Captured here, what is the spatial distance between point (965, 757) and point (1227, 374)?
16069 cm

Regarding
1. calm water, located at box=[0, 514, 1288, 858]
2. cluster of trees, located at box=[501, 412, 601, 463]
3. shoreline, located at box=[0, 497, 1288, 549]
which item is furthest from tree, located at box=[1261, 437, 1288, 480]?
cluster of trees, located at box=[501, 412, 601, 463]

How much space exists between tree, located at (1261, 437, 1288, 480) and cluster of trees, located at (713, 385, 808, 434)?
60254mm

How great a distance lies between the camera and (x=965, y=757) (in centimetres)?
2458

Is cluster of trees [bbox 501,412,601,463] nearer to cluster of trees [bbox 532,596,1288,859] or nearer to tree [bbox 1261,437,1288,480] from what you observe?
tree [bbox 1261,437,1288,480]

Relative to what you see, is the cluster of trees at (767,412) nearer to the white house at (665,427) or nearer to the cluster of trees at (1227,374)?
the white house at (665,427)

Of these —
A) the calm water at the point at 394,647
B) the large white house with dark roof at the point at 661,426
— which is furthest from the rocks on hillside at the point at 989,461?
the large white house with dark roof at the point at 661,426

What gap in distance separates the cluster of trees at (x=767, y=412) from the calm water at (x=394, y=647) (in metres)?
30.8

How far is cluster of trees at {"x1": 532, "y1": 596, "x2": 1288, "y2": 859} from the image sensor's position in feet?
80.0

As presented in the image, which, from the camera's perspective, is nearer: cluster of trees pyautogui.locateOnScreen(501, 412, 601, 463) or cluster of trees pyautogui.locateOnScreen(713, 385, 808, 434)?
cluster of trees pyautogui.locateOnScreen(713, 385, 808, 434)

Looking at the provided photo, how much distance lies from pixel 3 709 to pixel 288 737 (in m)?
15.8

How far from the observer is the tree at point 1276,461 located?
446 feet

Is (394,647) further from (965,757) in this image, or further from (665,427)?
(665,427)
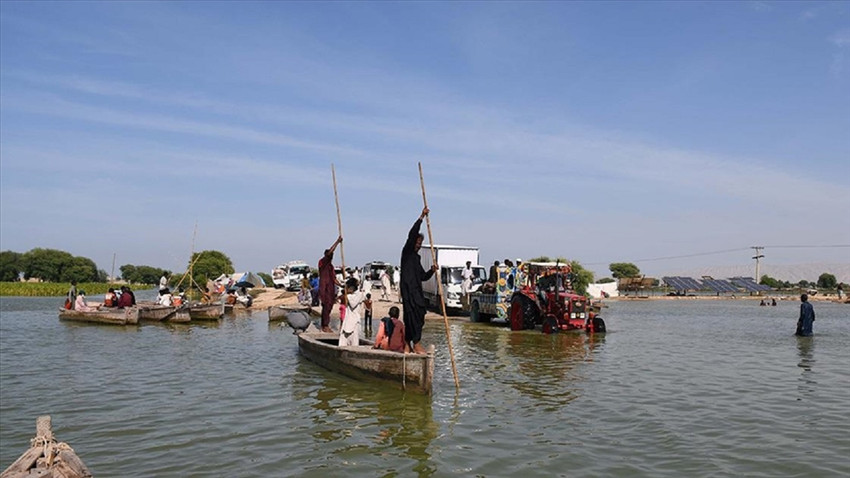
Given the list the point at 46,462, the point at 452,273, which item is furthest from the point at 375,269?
the point at 46,462

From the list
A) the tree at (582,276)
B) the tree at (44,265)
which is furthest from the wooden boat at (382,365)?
the tree at (44,265)

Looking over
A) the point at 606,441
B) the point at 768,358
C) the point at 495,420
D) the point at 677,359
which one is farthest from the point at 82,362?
the point at 768,358

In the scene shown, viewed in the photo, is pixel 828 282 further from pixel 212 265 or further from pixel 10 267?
pixel 10 267

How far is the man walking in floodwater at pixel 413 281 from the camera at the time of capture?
37.8ft

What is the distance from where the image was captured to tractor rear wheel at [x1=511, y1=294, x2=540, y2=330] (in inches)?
894

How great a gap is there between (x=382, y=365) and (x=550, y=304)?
1189cm

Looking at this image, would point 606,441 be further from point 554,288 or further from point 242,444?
point 554,288

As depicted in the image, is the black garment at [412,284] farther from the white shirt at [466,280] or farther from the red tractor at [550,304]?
the white shirt at [466,280]

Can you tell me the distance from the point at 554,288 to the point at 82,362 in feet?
49.2

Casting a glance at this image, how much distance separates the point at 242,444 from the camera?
28.2 ft

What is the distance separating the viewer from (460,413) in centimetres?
1012

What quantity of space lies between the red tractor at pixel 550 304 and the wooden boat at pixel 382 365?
944 centimetres

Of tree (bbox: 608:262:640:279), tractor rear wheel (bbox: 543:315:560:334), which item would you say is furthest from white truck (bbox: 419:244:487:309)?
tree (bbox: 608:262:640:279)

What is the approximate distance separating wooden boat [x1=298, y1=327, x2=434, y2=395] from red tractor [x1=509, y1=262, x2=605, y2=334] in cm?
944
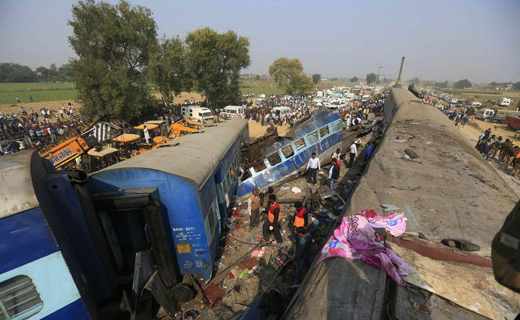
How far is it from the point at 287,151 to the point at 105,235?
295 inches

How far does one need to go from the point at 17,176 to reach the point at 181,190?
2354 millimetres

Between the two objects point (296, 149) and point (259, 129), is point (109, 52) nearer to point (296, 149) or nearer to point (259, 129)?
point (259, 129)

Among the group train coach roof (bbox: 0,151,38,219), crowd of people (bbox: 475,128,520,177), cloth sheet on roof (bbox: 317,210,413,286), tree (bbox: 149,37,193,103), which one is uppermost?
tree (bbox: 149,37,193,103)

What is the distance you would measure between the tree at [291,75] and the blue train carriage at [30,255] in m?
52.7

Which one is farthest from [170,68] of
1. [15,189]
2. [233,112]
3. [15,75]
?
[15,75]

------------------------------------------------------------

▶ **Aim**
Pictures excluded, copy exactly the lines running from the one with "What is the approximate" through the last line of the material.

▶ **Solution for this task**
What is the approximate distance separating wooden boat [x1=298, y1=327, x2=434, y2=395] from red tractor [x1=509, y1=262, x2=605, y2=334] in cm?
944
How far is it from the point at 287,151 to the point at 105,235?
295 inches

How far does one need to go from the point at 17,176 to reach the point at 181,190?
2354 millimetres

Between the two objects point (296, 149) and point (259, 129), is point (109, 52) nearer to point (296, 149) or nearer to point (259, 129)?
point (259, 129)

Among the group train coach roof (bbox: 0,151,38,219), crowd of people (bbox: 475,128,520,177), cloth sheet on roof (bbox: 317,210,413,286), tree (bbox: 149,37,193,103), which one is uppermost?
tree (bbox: 149,37,193,103)

What is the distance you would measure between the tree at [291,75] and the blue train carriage at [30,255] in m?
52.7

Which one is farthest from [170,68] of
1. [15,189]
2. [233,112]
3. [15,75]
?
[15,75]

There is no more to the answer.